Osmanlı: Büyük Osmanlı hayallerini kuranlara da eleştiri getiriyor. Tabi ki, Enver Paşa’yı görmüş birisi olarak hayalperestliğin neler getireceğini görmüş bir insan. Büyük Osmanlı’yı yeniden inşa etmeye çalışacağımıza milli Türkiye’yi kuralım diyor. “Özleyeceğimiz şeyler eski saltanatın şanları, şerefleri, bayrakları, medeniyeti, musikisi, mimarisi, şiiridir, lakin şekli, idaresi, siyaseti değil.”


“Bir zaman cetlerimiz bu Osmanlı namını ne kadar yerinde kullanırdılar, Osmanlı doğrudan doğruya kapu halkı, padişahın hizmetinde olanlar, hükümet adamlarıydı, hükümete bir hizmetle bağlı olmayan Türkler ve bütün Muhammed ümmeti bu unvanı taşımazdı. Osmanlı, Al-i Osman’a vazifeyle bir nisbeti ifade ederdi.
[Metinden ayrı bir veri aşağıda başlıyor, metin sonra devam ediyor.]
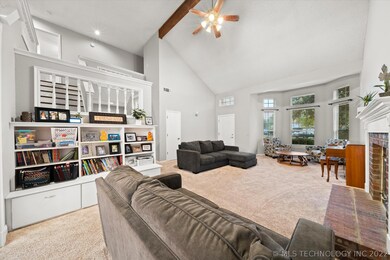 516 Stonehaven Dr, Claremore, OK 74017 - photo 7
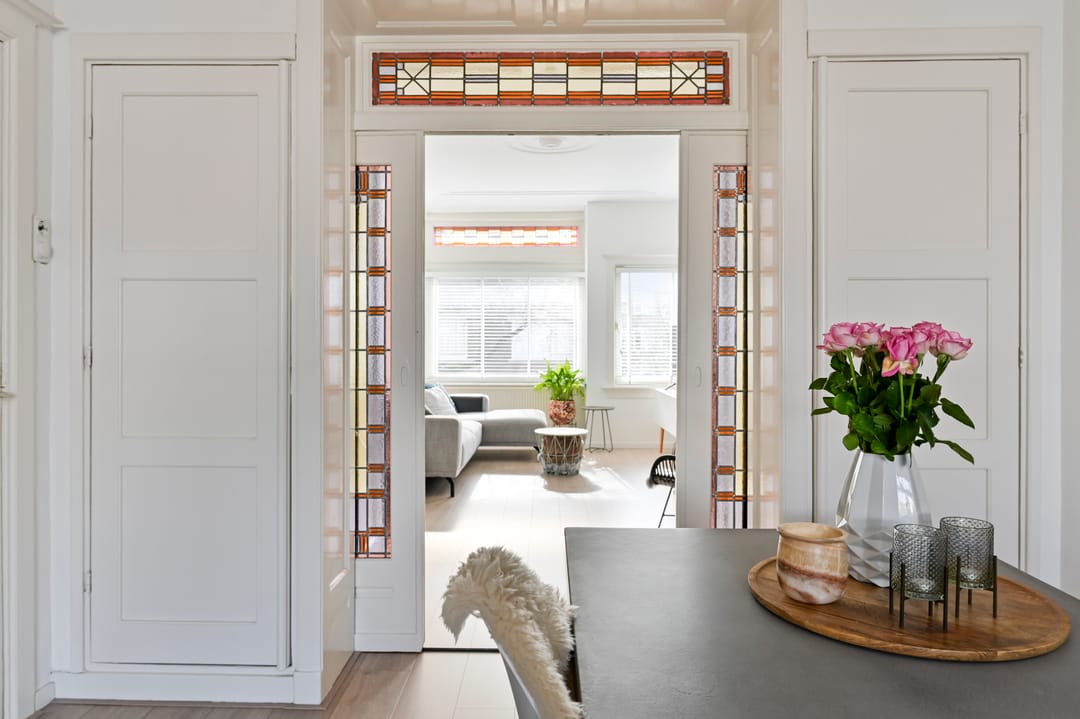 Photo 17 of Van Heutszstraat 42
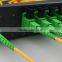 Rack type 19'' 1x8 optical splitterFiber Optical Coupler FTTH Nice Hot Sale 1 8 fiber optic splitter                        
                                                Quality Choice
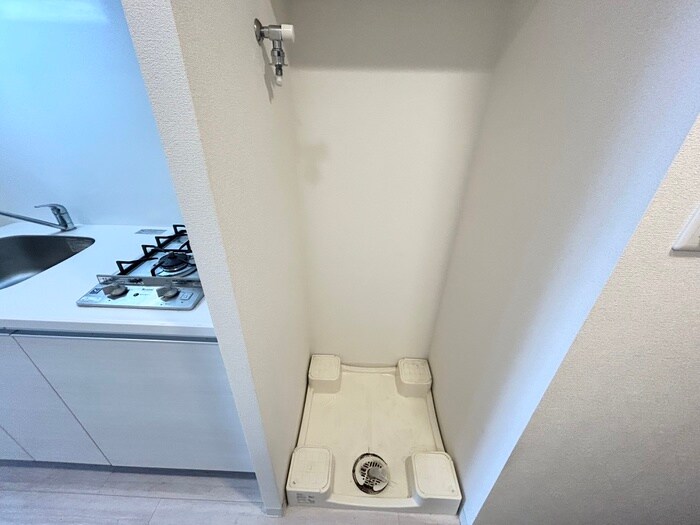 メイクスデザイン鶴舞の物件内観写真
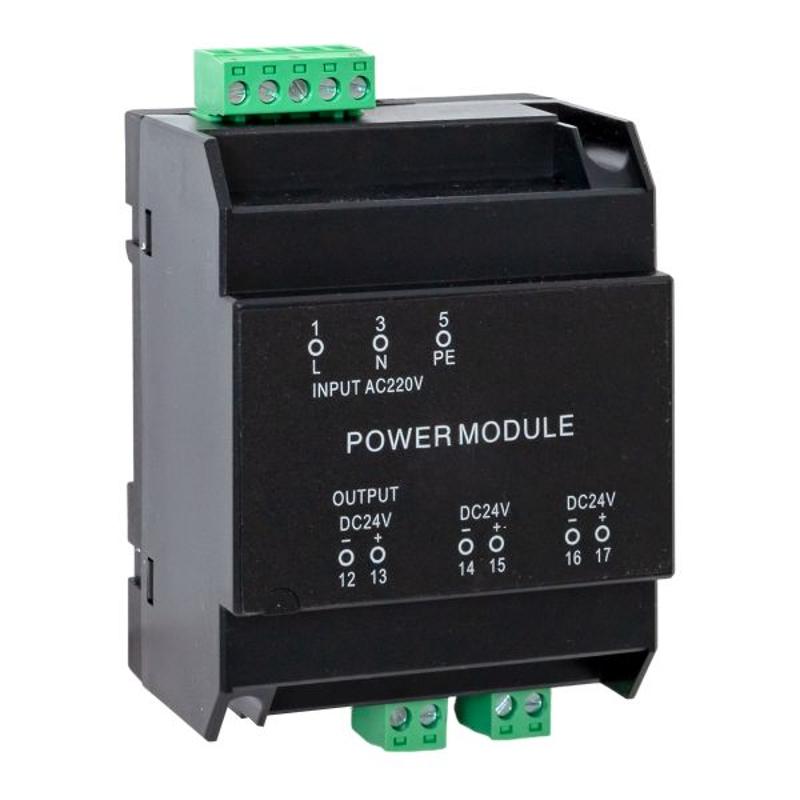 Выключатель автоматический AV POWER-5/3 1000А 70kA ETU4.2 AVERES | mccb-53-1000M-4.2-av | EKF — миниатюра 40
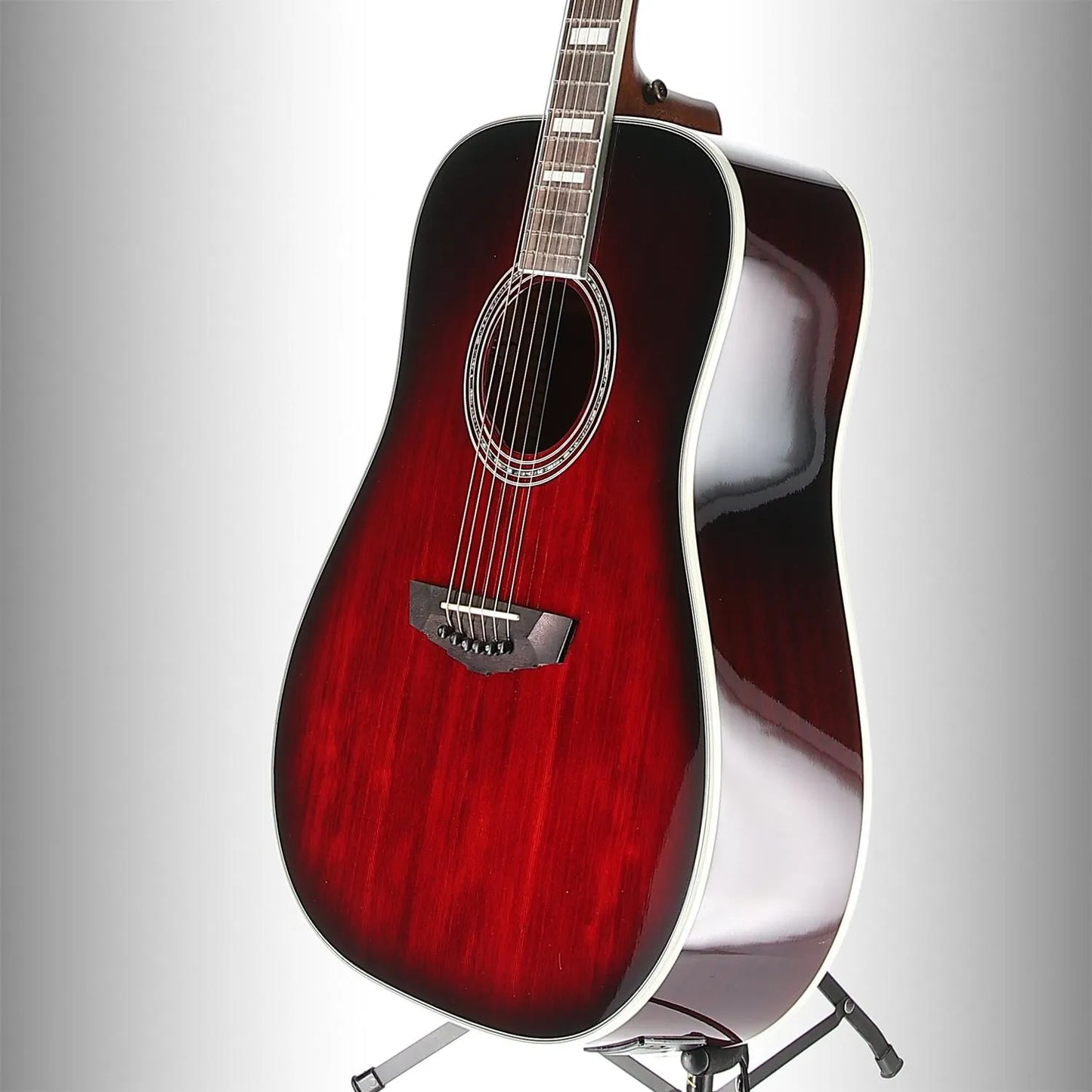Premier Lexington - Trans Black Cherry Burst (S12) (04637)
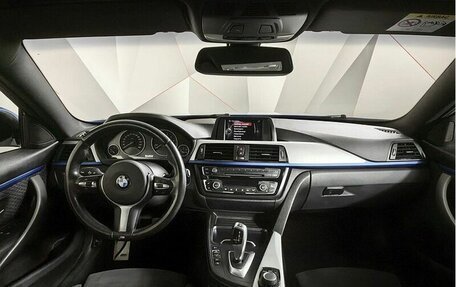 BMW 4 серия, 2015 год, 2 347 000 рублей, 11 фотография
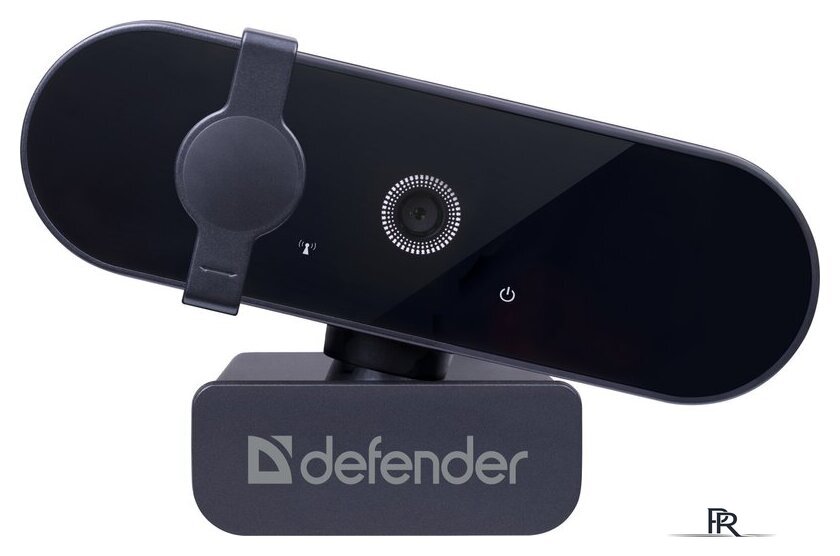 Веб-камера Defender G-Lens 2580 (кабель 2м) - Изображение №4 — Интернет-магазин ПроЗаказ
Tanzimat paşaları, Avrupa’ya o yarım yamalak vukuflarıyla, devletin bütün tebaasını yoğurup yeni bir millet imal etmeye savaştıkları zaman, eserleri olan ucubeye bu unvanı taktılar.
Bu milletin ne garip bir talihidir ki, üç dört beş asır evvel medeniyeti pek mükemmel iken Hıristiyan reaya sınıfı, Türkler gibi giyinmeye, Türkler gibi yaşamaya hatta Türkçe ibadet etmeye hâsılı her noktada onlara benzemeye özenirdi de o zamanın uleması ferman ve fetva kuvvetiyle onları en şedit cezalarla bu arzularından men ederdi. O zaman zorla men ettiğimiz bu temsile, temsil kuvvetine tamimiyle kaybettiğimiz son asırda fesli ulema heves ettiler. Zavallı millet iki defada da ukalasının akıl zorunu çekti.”
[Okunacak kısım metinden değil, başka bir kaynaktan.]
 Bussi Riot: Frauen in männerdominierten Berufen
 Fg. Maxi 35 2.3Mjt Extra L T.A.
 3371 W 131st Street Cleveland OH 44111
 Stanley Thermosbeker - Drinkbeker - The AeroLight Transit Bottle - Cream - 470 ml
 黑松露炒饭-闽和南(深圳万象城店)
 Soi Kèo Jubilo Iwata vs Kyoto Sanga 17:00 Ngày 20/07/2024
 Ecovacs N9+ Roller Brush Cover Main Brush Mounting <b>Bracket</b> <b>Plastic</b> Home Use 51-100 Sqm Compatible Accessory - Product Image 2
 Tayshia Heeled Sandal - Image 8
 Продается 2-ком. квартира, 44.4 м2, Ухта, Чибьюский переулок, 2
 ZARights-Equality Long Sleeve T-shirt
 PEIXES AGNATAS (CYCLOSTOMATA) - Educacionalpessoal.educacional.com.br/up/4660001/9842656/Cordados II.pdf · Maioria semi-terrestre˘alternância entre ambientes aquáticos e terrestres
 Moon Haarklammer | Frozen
“Türk milleti bir dinde ve bir mezhepte olan ve Türkçeyi müşterek lisan telakki eden, Kürt, Türk, Çerkez, Arnavut ve Boşnak unsurlarının Kurun-u Vusta’dan beri terkibiyle vücud bulmuş bir millettir. Bu kitle birdir ve ayrılmaz; ancak kendi inkişafını özler, kendinden olmayan ekalliyetlerin cemaat teşkilatını mekteplerini hür bırakır.”


Dikkatimi çeken bir ifade de sivil toplumun oluşmayışı şikâyetiydi. Tabi, sivil toplum bugünkü adı, o zaman cemaatleşme deniliyor. Yine de her şeyin devletten beklenmesine, sivil toplumun oluşmayışına kızması bugünle aynı gibi. Bir şey değişmemiş yüz yılda.
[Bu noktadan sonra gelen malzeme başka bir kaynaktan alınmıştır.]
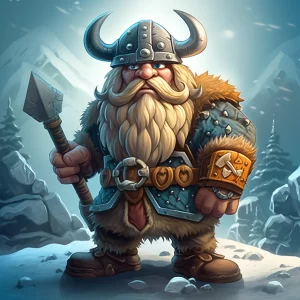 Viking Vanguard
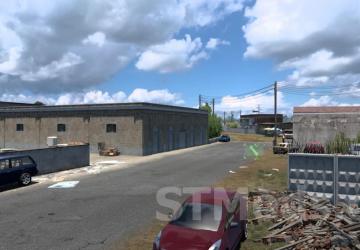 Heart of Africa Map version 0.2 for Euro Truck Simulator 2 (v1.54.x)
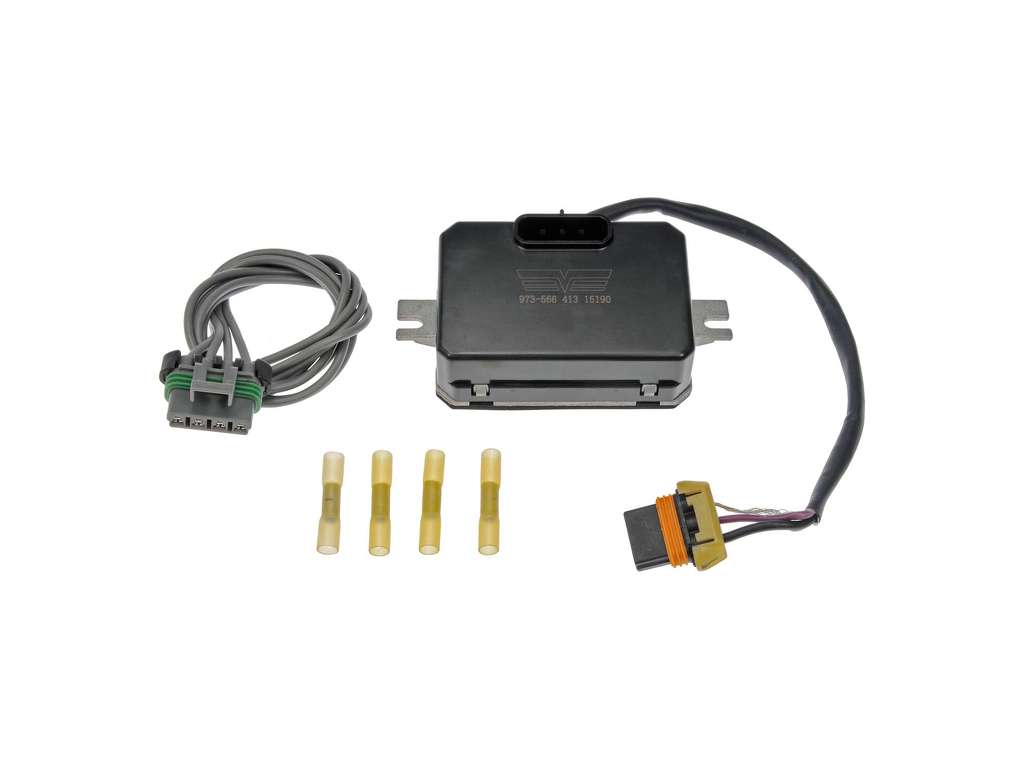 2000-2005 Buick LeSabre HVAC Blower Motor Control Module (Dorman)
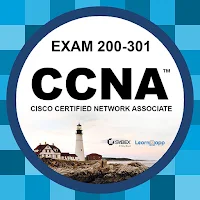 Cisco CCNA 200-301 Exam Prep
“Biraz izanı olan bir Türk, İstanbul halkının bu hazin günlerimizde bile devam eden gafletine baka baka teessüründen verem olur gider. Birçok kereler dediğimiz gibi hissiyle milli varlığına pek ziyade bağlı olan bu halk fikirce bilakis son derecede kayıtsızdır.
İnönü askerlerinin yaralarını sardırmak için 185 bin lira veren bu halk, bir maaş aldı mı hemen Yunan bakkallarına yunan mağazalarına koşar bir aylık maaşın yekûnu olan 1 milyon 200 bin lirayı hem de her ay Yunanlılara cephane yetiştiren Yunan teşkilatının eteğine döker. Bazen dış yüzü bazen da yalnız iç yüzü mavili beyazlı olan bu dükkânlardan alışveriş eden Müslümanlar fark etmiyorlar ki Yunan ordusuna yataklık ediyorlar. Çünkü en basit muhakemeyle bu gafletin başka bir tabiri yoktur.”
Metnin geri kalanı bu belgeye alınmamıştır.